Si dimetterà domani da assessore della Regione Sicilia, anche se avrebbe voluto aspettare ancora per capire «l’aria che tira», perché «se dovessero sciogliere le Camere, cosa che mi auguro, io resterei qui». Vittorio Sgarbi ha incontrato in mattinata Nello Musumeci, «per fare pace dopo le ultime incomprensioni». A margine dell’appuntamento, però, ha rilasciato una articolata intervista all’agenzia di stampa Adnkronos, dalla quale è emerso che se c’è una cosa che proprio non gli va giù, più del lasciare la delega ai beni culturali dell’Isola, è rimanere senza un posto sicuro.

«Hanno pensato a me come ministro dei Beni culturali»

«Se si dovesse fare un governo tecnico e non politico, come è altamente probabile, hanno pensato a me per fare il ministro ai Beni culturali. Me lo hanno confermato fino a ieri…», ha detto Sgarbi, precisando che «prima di lasciare la mia carica di assessore avrei voluto aspettare proprio per questo motivo». Insomma, fosse stato per lui avrebbe sfruttato tutti, o quasi, i 90 giorni che la legge gli dà per scegliere tra l’impegno in Regione e quello in Parlamento, che sono incompatibili. Ci si è messo, però, il governatore a chiedergli chiarezza in tempi rapidi, guadagnandosi strali e l’accusa di essere «uno che non mantiene gli accordi». «Se Musumeci avesse avuto la pazienza di aspettare venti giorni, potevamo capire meglio l’aria che tirava», ha spiegato ancora il critico d’arte, sottolineando che «se dovessero sciogliere le Camere, cosa che io mi auguro, io resterei qui…». «Quello che è singolare – ha detto ancora – è tutta questa fretta. Si poteva anche aspettare che si facesse questo non governo…».

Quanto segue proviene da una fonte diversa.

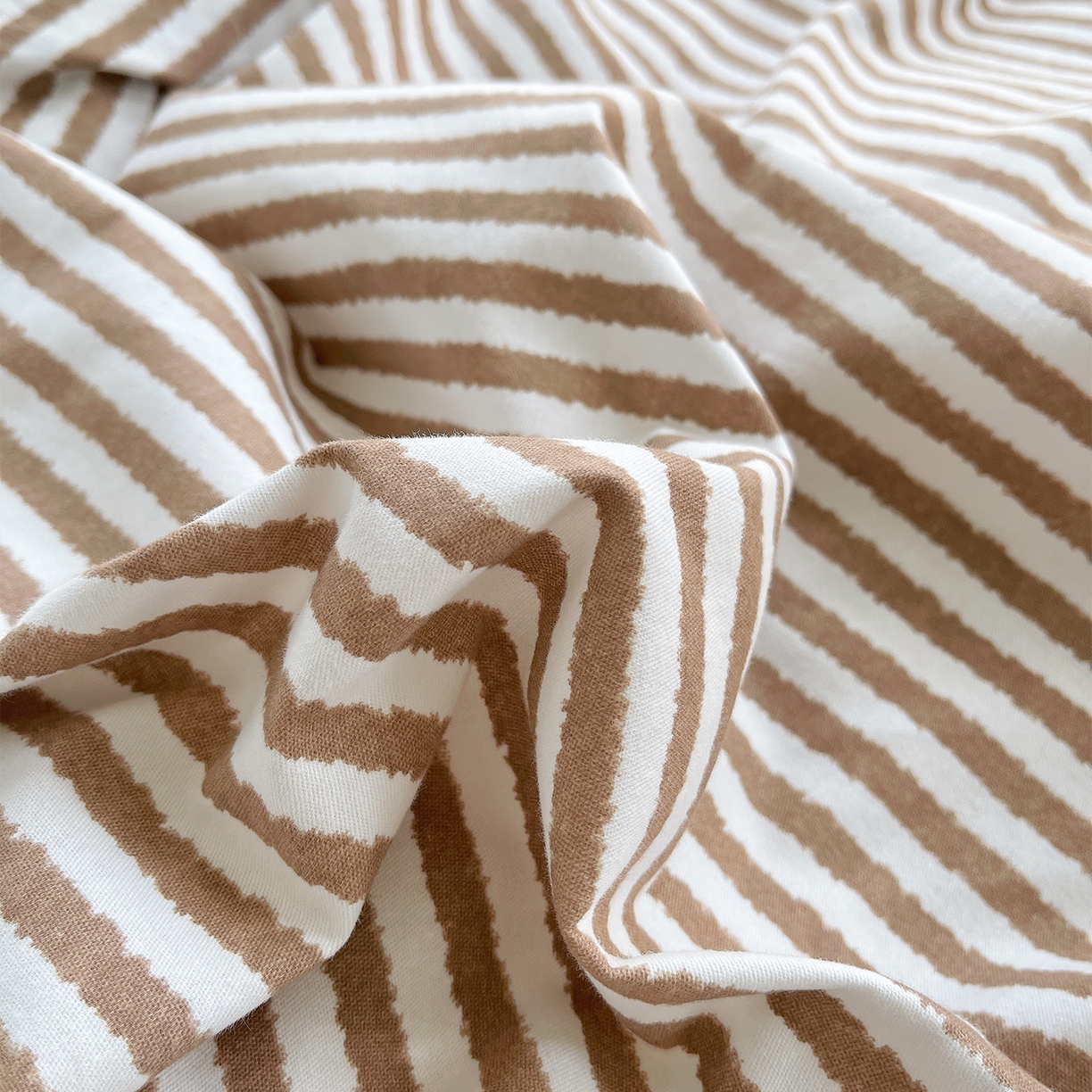 91家纺网 家纺一手货源 找家纺 炫拼家纺 2025新款全棉磨毛卡通贴布绣加厚毛巾绣纯棉四件套-曲奇系列 曲奇-波点猫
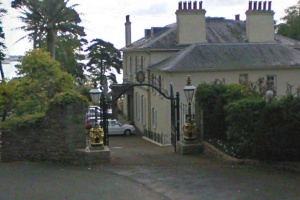 Entrance to Noirmont Manor, that overlooks Belcroute Bay
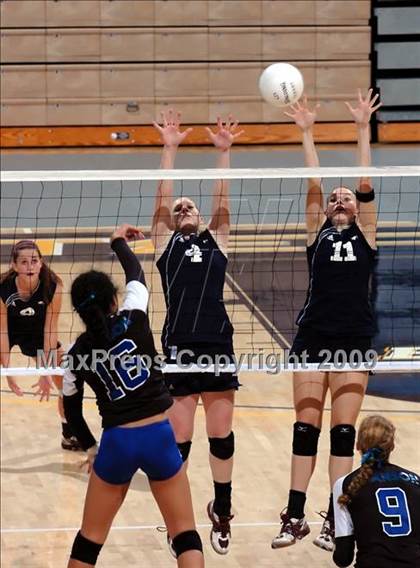 Thumbnail 3 in Tri-City Christian vs. Branson (CIF D5 State Final) photogallery.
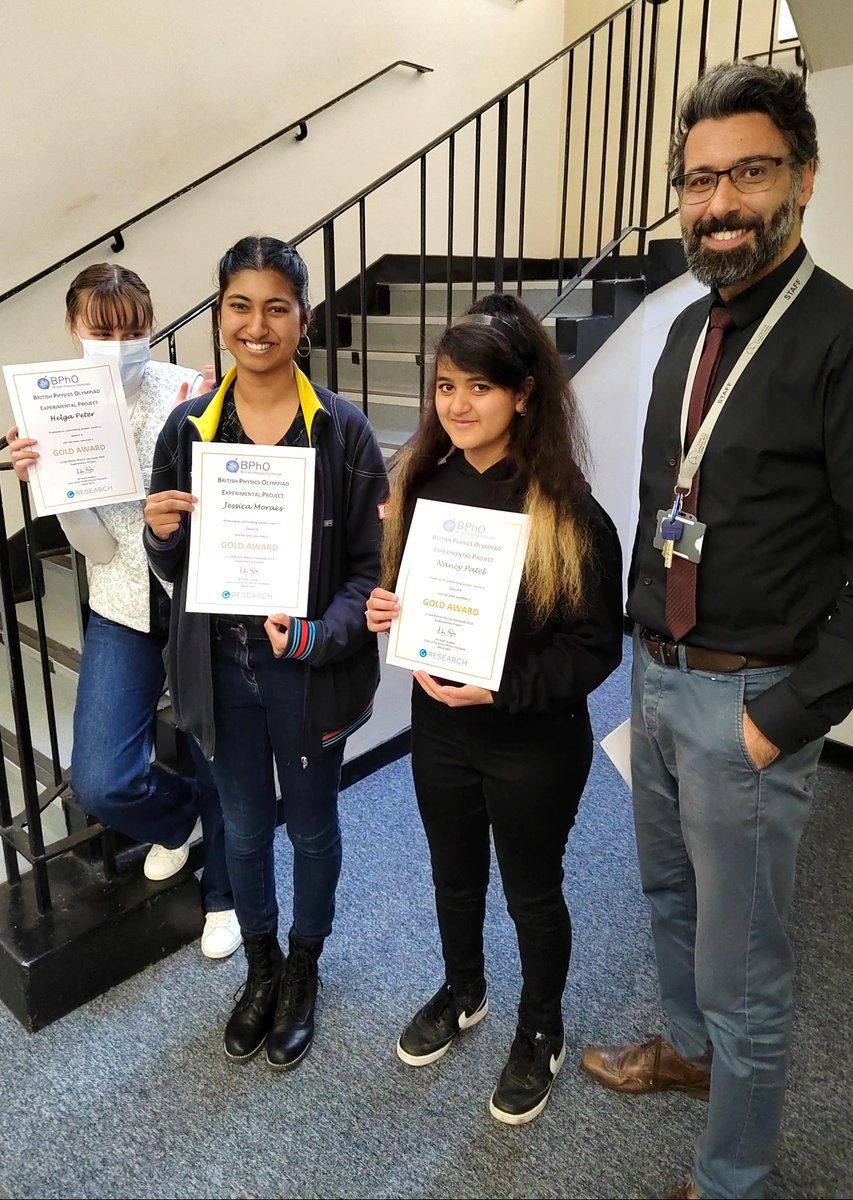 StCharlesSFC's tweet photo. Congratulations to Nancy Rose, Helga and Jessica, our Year 12 A Level #Physics students, who participated in the British Physics Olympiad experimental project and received a fantastic award certificate! ⭐

#bpho #stcharles #studentpraise #stem #studentsuccess #wearestcc https://t.co/NGSBymBtvP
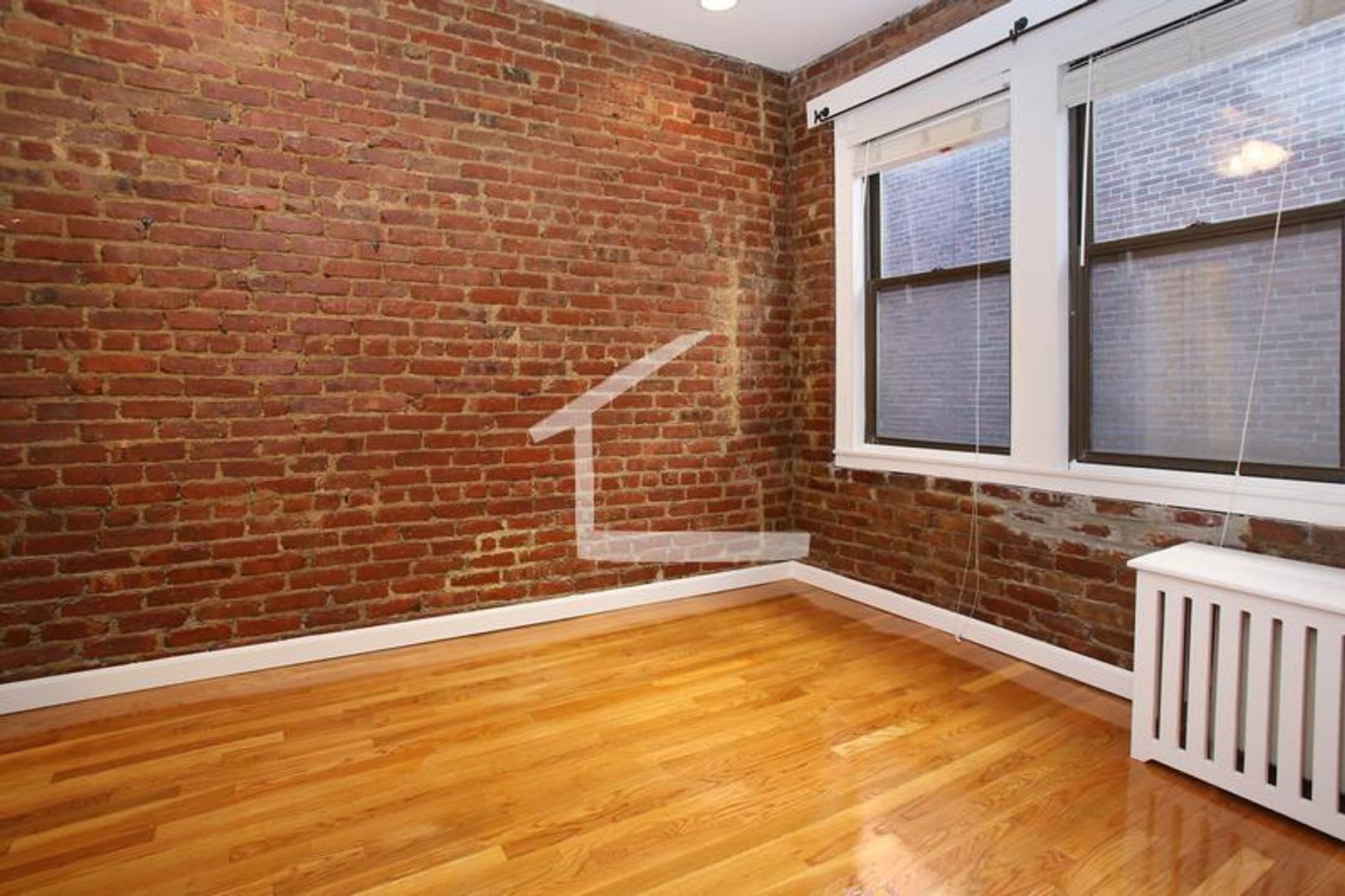 Nicely renovated 1 bed in the heart of Fenway! – photo 2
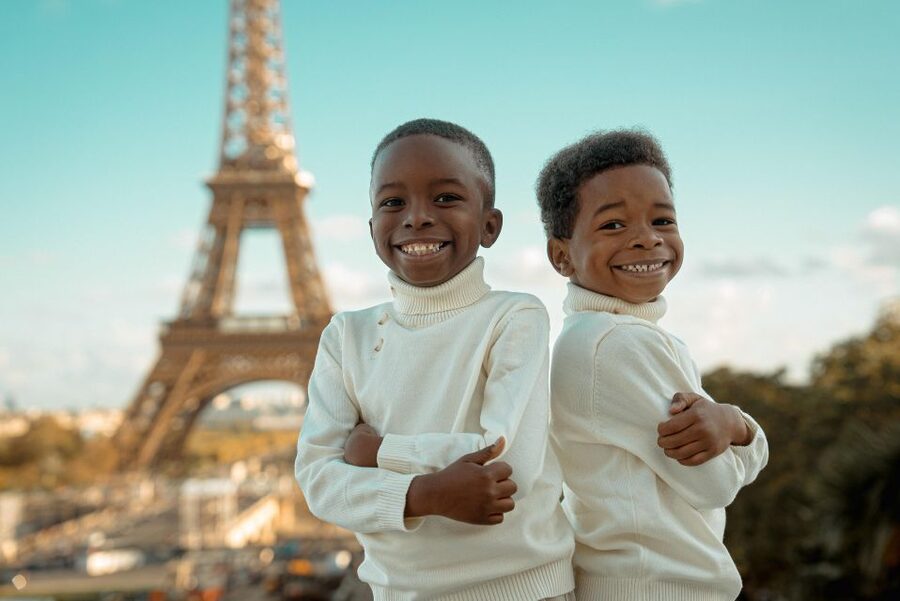 Paris: Eiffel Tower & Louvre Private Photoshoot - What the photographer adds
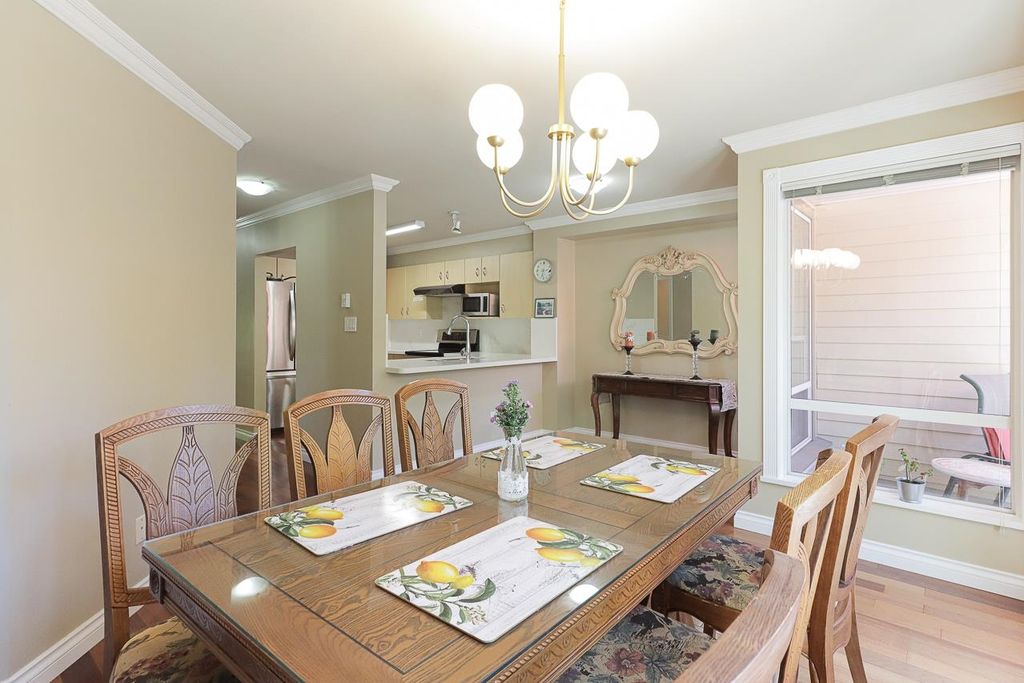 listing image 1103928935380187174
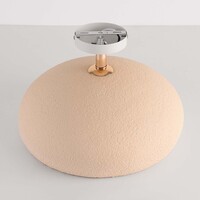 Wabi sabi-taklampa Zenro - sandbeige med roséguldsdetalj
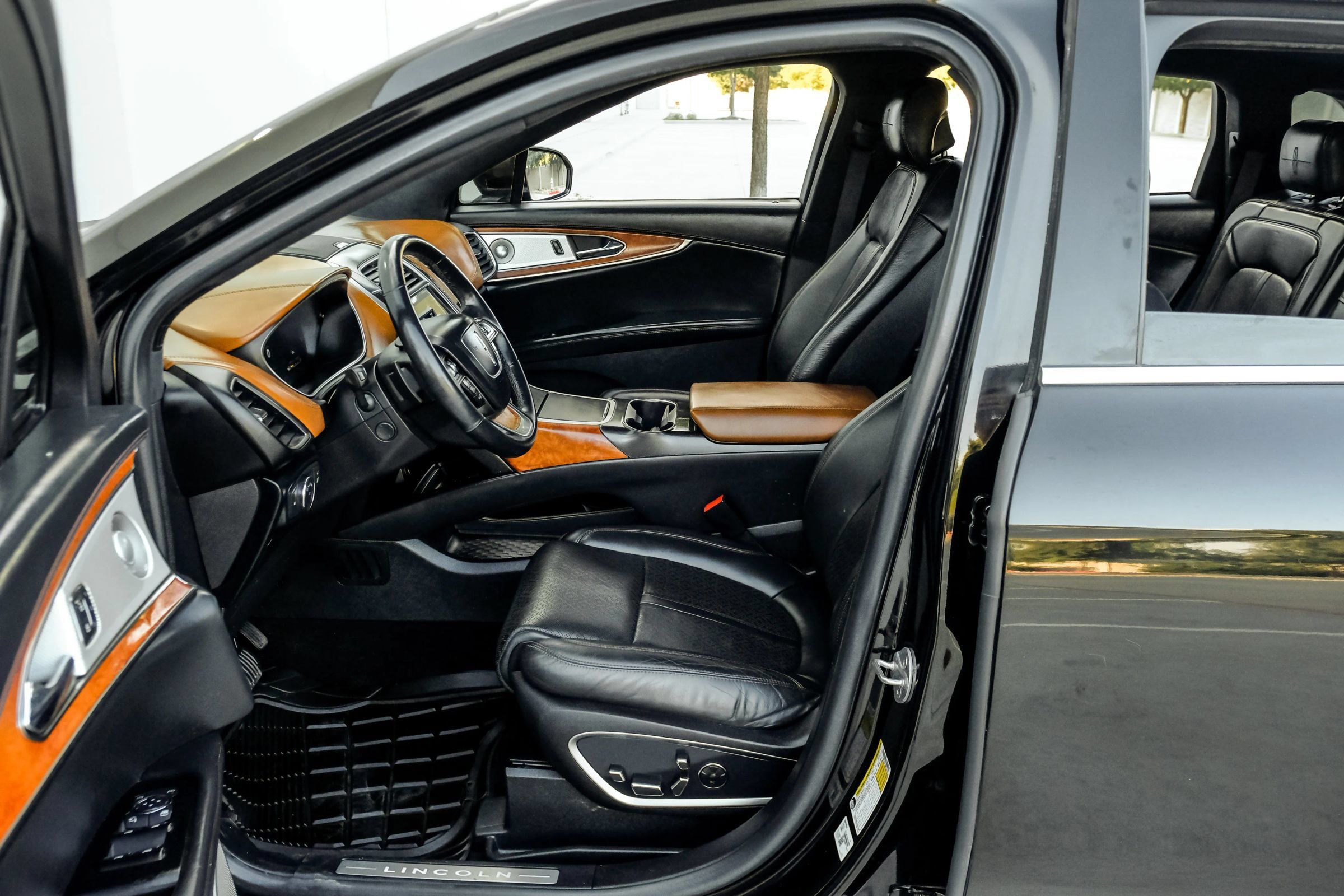 Used 2019 Lincoln Nautilus Black Label AWD/4WD image 19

Tutto lo vogliono, qualcuno se lo piglia?

E, ancora, «ogni persona che vedo mi chiede di restare e di non andare via», ha aggiunto Sgarbi, che pure prima di candidarsi alla Camera doveva essere al corrente dell’incompatibilità. In realtà, un paracadute in caso di scioglimento anticipato delle Camera ci sarebbe anche, ed è l’ipotesi circolata nei giorni scorsi per cui Sgarbi potrebbe rimanere come consulente della giunta. C’è però un problema sottolineato dal critico: «Me lo ha proposto il governatore nei giorni scorsi, vediamo se resterò. Anche se i soldi sono quello che sono….». In ogni caso, ha concluso Sgarbi, «mi sembra meglio non litigare con Musumeci in questa fase».